▶ _Problem to solve_
Copy out the lines from the one containing "What distance lies" through the one containing "33219 millimetres", keeping the requests, and shift every distance in the answers up by 118.

▶ _Dataset records_
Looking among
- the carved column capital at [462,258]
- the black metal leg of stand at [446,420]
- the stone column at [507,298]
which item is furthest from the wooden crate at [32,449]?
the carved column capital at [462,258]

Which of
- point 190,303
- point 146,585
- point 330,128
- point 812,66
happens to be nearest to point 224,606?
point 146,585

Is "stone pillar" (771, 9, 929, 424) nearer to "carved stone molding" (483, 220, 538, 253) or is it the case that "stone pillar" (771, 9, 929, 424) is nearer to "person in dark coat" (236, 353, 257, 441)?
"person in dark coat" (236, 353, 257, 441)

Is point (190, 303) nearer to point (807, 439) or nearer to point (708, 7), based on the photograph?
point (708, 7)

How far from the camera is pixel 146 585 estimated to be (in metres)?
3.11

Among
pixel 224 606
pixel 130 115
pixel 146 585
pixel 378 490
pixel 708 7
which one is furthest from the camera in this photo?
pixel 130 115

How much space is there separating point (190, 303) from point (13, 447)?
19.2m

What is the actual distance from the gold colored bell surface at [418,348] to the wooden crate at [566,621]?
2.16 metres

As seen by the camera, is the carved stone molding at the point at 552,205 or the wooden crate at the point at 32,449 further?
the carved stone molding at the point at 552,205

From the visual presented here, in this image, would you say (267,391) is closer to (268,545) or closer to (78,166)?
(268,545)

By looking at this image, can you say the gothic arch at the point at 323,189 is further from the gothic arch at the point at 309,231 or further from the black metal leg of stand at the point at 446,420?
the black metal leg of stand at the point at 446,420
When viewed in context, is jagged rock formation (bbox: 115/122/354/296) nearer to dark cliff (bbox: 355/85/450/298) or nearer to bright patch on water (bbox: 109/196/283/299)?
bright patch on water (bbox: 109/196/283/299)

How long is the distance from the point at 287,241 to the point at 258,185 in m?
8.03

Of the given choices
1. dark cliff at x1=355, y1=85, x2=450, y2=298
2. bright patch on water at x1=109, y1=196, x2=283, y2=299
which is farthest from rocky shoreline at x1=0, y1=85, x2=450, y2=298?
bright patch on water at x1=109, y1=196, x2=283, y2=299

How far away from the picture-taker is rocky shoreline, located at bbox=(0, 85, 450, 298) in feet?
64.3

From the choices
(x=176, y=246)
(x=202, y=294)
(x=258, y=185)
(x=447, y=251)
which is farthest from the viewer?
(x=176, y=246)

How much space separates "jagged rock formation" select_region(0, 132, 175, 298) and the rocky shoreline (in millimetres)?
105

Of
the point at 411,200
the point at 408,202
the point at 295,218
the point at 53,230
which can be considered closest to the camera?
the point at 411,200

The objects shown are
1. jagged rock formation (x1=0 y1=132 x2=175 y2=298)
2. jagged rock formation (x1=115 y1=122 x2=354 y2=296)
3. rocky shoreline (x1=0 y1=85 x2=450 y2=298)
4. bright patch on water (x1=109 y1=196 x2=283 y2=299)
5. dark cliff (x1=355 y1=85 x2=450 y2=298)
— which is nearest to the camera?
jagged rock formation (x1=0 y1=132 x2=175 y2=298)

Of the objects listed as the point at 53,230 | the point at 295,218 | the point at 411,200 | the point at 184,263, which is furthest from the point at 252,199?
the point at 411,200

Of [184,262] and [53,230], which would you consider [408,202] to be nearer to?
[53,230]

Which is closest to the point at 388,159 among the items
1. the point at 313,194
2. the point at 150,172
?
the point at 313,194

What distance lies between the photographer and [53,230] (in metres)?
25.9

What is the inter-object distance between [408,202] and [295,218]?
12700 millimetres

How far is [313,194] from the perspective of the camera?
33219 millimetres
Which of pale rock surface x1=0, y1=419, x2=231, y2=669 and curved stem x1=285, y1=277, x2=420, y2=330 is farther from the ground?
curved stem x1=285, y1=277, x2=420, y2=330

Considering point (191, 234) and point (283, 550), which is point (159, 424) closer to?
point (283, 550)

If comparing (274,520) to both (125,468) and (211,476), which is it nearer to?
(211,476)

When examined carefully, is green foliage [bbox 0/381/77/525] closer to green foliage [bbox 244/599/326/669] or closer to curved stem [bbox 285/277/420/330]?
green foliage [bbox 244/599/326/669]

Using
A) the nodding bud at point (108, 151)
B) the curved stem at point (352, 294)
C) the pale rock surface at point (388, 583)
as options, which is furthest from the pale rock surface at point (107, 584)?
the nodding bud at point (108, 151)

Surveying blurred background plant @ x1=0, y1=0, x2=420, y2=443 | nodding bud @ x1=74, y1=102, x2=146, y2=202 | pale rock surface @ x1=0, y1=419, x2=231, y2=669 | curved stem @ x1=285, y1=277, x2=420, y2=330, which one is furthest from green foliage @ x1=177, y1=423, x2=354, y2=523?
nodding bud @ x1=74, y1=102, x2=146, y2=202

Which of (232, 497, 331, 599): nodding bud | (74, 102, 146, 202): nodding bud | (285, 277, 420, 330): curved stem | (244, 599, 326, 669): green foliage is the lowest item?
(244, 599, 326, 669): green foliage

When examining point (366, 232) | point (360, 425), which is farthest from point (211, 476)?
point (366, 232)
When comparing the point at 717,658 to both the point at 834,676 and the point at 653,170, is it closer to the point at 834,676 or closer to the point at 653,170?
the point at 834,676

▶ _Exercise response_
What distance lies between the photographer and [53,230] (in metres)?
143.9

What is the inter-object distance between [408,202] and [295,218]?
12818 millimetres

How far is [313,194] from the perspective of the camera?
33337 millimetres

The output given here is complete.